## Written request
Render every line of the entries below as a JSON list of strings, one string per line, leaving out blank lines.

══ Records for this exercise

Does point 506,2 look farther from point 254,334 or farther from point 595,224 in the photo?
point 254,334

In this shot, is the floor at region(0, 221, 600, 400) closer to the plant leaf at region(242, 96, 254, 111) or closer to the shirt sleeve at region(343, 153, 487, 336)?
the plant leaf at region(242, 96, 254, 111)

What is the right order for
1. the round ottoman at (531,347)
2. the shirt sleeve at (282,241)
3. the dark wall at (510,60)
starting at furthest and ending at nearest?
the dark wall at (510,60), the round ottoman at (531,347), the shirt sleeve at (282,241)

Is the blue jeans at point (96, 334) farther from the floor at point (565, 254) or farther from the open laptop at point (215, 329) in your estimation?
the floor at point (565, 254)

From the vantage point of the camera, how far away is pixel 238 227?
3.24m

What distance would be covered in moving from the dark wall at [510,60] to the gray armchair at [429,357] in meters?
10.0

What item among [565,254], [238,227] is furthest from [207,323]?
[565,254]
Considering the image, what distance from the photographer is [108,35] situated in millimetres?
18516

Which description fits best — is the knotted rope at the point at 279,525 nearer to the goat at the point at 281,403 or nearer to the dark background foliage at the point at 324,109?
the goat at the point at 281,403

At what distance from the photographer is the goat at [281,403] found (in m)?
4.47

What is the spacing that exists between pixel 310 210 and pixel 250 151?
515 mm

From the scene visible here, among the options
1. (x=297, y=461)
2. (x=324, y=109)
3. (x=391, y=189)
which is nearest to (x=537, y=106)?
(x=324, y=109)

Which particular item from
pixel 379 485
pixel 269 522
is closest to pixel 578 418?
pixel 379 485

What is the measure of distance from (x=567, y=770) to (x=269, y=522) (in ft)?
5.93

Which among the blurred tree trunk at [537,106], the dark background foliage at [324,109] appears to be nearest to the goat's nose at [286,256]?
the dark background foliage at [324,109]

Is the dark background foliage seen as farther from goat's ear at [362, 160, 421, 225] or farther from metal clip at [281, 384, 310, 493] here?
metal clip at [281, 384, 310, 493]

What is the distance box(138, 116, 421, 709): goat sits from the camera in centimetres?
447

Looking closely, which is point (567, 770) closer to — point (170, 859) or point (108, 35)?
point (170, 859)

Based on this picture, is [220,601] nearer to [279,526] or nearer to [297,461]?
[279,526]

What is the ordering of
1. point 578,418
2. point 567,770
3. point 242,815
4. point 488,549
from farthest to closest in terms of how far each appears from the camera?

════

## Solution below
[
  "Does point 506,2 look farther from point 254,334 or farther from point 595,224 in the photo?",
  "point 254,334",
  "In this shot, is the floor at region(0, 221, 600, 400) closer to the plant leaf at region(242, 96, 254, 111) or closer to the shirt sleeve at region(343, 153, 487, 336)?",
  "the plant leaf at region(242, 96, 254, 111)",
  "What is the right order for",
  "1. the round ottoman at (531,347)",
  "2. the shirt sleeve at (282,241)",
  "3. the dark wall at (510,60)",
  "starting at furthest and ending at nearest?",
  "the dark wall at (510,60), the round ottoman at (531,347), the shirt sleeve at (282,241)",
  "Is the blue jeans at point (96, 334) farther from the floor at point (565, 254) or farther from the open laptop at point (215, 329) in your estimation?",
  "the floor at point (565, 254)",
  "From the vantage point of the camera, how far away is pixel 238 227?",
  "3.24m",
  "What distance would be covered in moving from the dark wall at [510,60] to the gray armchair at [429,357] in meters?",
  "10.0",
  "What item among [565,254], [238,227] is furthest from [207,323]?",
  "[565,254]",
  "Considering the image, what distance from the photographer is [108,35] situated in millimetres?",
  "18516",
  "Which description fits best — is the knotted rope at the point at 279,525 nearer to the goat at the point at 281,403 or nearer to the dark background foliage at the point at 324,109?",
  "the goat at the point at 281,403",
  "At what distance from the photographer is the goat at [281,403] found (in m)?",
  "4.47",
  "What is the spacing that exists between pixel 310 210 and pixel 250 151?",
  "515 mm",
  "From the scene visible here, among the options",
  "1. (x=297, y=461)",
  "2. (x=324, y=109)",
  "3. (x=391, y=189)",
  "which is nearest to (x=537, y=106)?",
  "(x=324, y=109)",
  "Which particular item from",
  "pixel 379 485",
  "pixel 269 522",
  "is closest to pixel 578 418?",
  "pixel 379 485",
  "What is the measure of distance from (x=567, y=770) to (x=269, y=522) (in ft)?",
  "5.93",
  "Which among the blurred tree trunk at [537,106], the dark background foliage at [324,109] appears to be nearest to the goat's nose at [286,256]?",
  "the dark background foliage at [324,109]",
  "Is the dark background foliage seen as farther from goat's ear at [362, 160, 421, 225] or farther from metal clip at [281, 384, 310, 493] here?",
  "metal clip at [281, 384, 310, 493]",
  "What is the distance box(138, 116, 421, 709): goat sits from the camera in centimetres?",
  "447",
  "Looking closely, which is point (567, 770) closer to — point (170, 859) or point (108, 35)?",
  "point (170, 859)",
  "Based on this picture, is [220,601] nearer to [279,526] or nearer to [297,461]?",
  "[279,526]",
  "What is the ordering of",
  "1. point 578,418",
  "2. point 567,770",
  "3. point 242,815",
  "4. point 488,549",
  "from farthest to closest in terms of how far each appears from the camera?"
]